Xiang Yun: I Don't Give Up Hope, What Could Be Worse Than my Childhood Hardships?
"My mother was busy working the whole day and I had to wash the clothes for the entire family. I would cry while washing the clothes as I felt it was unfair," the 58-year-old confessed in laughter.
Local veteran actress Xiang Yun grew up poor, to the point where her family didn’t have money to put food on the table.
However, it didn’t dampen her hopeful spirit. In a recent interview with Lianhe Wanbao about her experiences as a child, she said: “I don’t give up hope. In the worst-case scenario, I return to square one. What could be worse than my childhood hardships?”
When she was a kid, Xiang Yun grew up in a one-room flat in Aljunied with her grandmother and her parents. After her two sisters were born, the flat became cramped and the family moved to another place at Circuit Road.
As the eldest child with three sisters and one brother, she had to carry the burden of doing the household chores and taking care of her younger siblings.
“My mother was busy working the whole day and I had to wash the clothes for the entire family. I would cry while washing the clothes as I felt it was unfair,” the 58-year-old confessed in laughter.
Growing up poor meant that Xiang Yun knows the value of money and how hard it is to come by. But it also built up her tenacity and independent character.

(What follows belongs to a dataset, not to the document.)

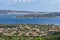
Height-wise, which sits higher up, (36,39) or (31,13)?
(36,39)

She recalled a time when her mother had to borrow money from her uncle just to settle their three meals, which is why it pains her to see people waste food.
After she started secondary school, she worked part-time over the holidays to contribute to the family income. She told the Chinese daily: “I’ve done so many jobs, such as a factory worker and salesperson. The one I remember most is when I worked in a ceramics factory, that was a really tough job.”
The local Ah Jie also had many fond memories of her father and the time she’s spent with him.
Her father worked many jobs to support the family, and he was once a taxi driver. Xiang Yun fondly remembered the time when she sat in her father’s taxi while he drove around to pick up passengers.
She would also help sell goreng pisang and vegetarian food at her father’s stall; and when he was selling second-hand cars, she would follow him to the car dealership to work.
When she was helping at his goreng pisang stall during her secondary school years, she cut around one to two hundred bananas before she went to school. She laughed: “A classmate once asked why there was a smell. It turned out that my hands smelled of bananas.”
Her father not only worked hard, but he ‘played’ hard as he often took the family out.
“We went to Kallang Park (where the Singapore Sports Hub currently is), Clifford Pier and the Wonderland Amusement Park at Kallang (where Kallang Indoor Stadium currently is). Those were the happiest memories of my childhood.”